London still has the highest child poverty rate of any British region, a new report said

Despite some relative improvements compared to other areas, the capital still has the highest concentration of children in poor households

Almost 40 percent of children in the Greater London area were living in poverty before the pandemic, according to a new analysis that draws on government statistics and takes into account the capital’s high housing costs.

In a report for the End Child Poverty campaign coalition, Loughborough University researchers found that London has the highest child poverty rate of any UK region and that 14 of the 20 English municipalities with the highest percentage of children in poverty in the capital, including the top eight the list.

While this figure puts the average child poverty rate in the UK at 31 percent, that of Tower Hamlets is 55.8 percent, followed by Newham at 50 percent rate and Barking & Dagenham with 48.1 percent.

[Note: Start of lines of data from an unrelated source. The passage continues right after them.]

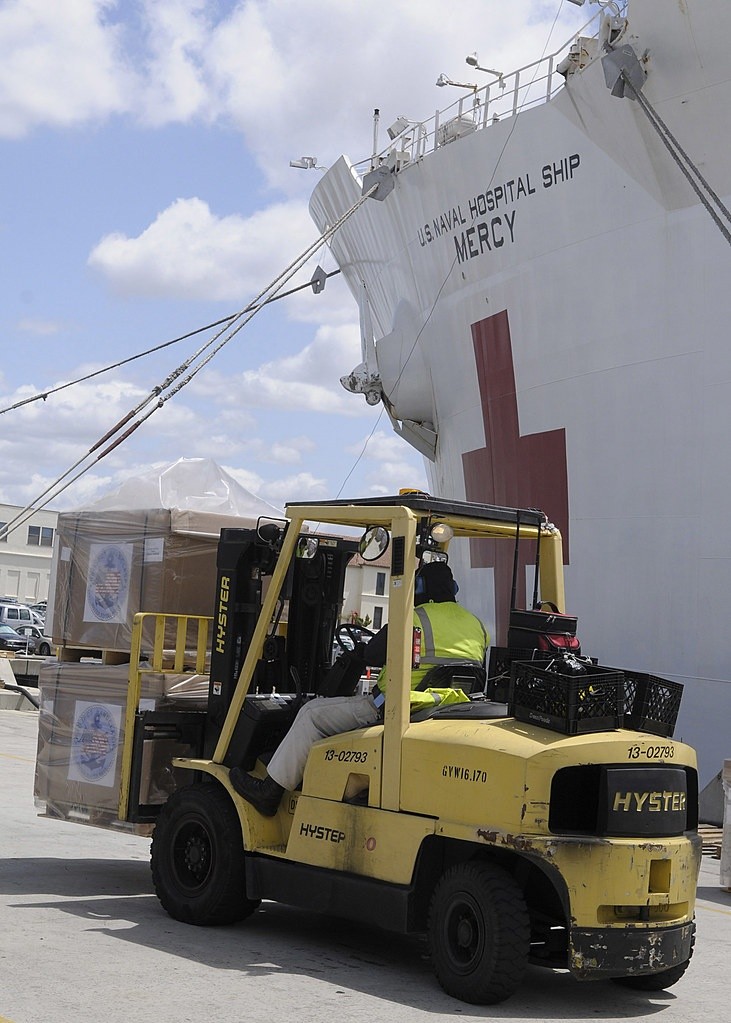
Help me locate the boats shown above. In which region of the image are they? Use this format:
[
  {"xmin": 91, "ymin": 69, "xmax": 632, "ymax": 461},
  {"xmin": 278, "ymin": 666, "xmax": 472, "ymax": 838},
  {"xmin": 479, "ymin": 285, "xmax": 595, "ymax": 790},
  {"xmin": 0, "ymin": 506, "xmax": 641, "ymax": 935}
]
[{"xmin": 287, "ymin": 0, "xmax": 731, "ymax": 835}]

The next five highest rates are in Hackney (47.9 percent), Waltham Forest (45.3 percent), Southwark (43.1 percent), Islington (42.7 percent) and Lambeth (42.6 percent). Greenwich, Hounslow, Haringey, Brent, Redbridge and Lewisham are also among the 20 parishes with the highest child poverty rate.

The report’s numbers come from the Department of Labor and Pensions (DWP) and Her Majesty’s Revenue and Customs (HMRC) government dataset on children in low-income families released in March 2020 – the month the pandemic started – which is the percentage of children living in households whose income is less than 60 percent of the median.

Since these statistics do not take local housing costs into account, the researchers created and considered their own “post-housing cost calculation” with local data on rents and house prices. They say this leads to estimates “more sensitive to these costs across the region and over time,” and offsets government numbers that underestimate the impact of low income in areas like London with high housing costs, the researchers say.

Your calculations include data going back to 2014/15. The latest DWP and HMRC figures cover the whole of the UK. Including higher housing costs

London’s overall child poverty rate is estimated at 38 percent, with the next highest in North East England (37 percent), the West Midlands (35 percent) and Yorkshire and the Humber (33 percent). The total for England is 30 percent, for Wales 31 percent and for Scotland 24 percent.

The largest increases in child poverty rates between 2014/15 and 2019/20 were recorded outside the capital, particularly in north-east England and also in Leicester, Bradford, Birmingham and Leeds, partly due to rent increases in the capital during this period, slightly lower than elsewhere.

Anna Feuchtwang, Chair of End Child Poverty, said the government should come up with “a plan to combat child poverty that includes increasing child benefits” following the pandemic and called for an end to plans to reduce universal credit.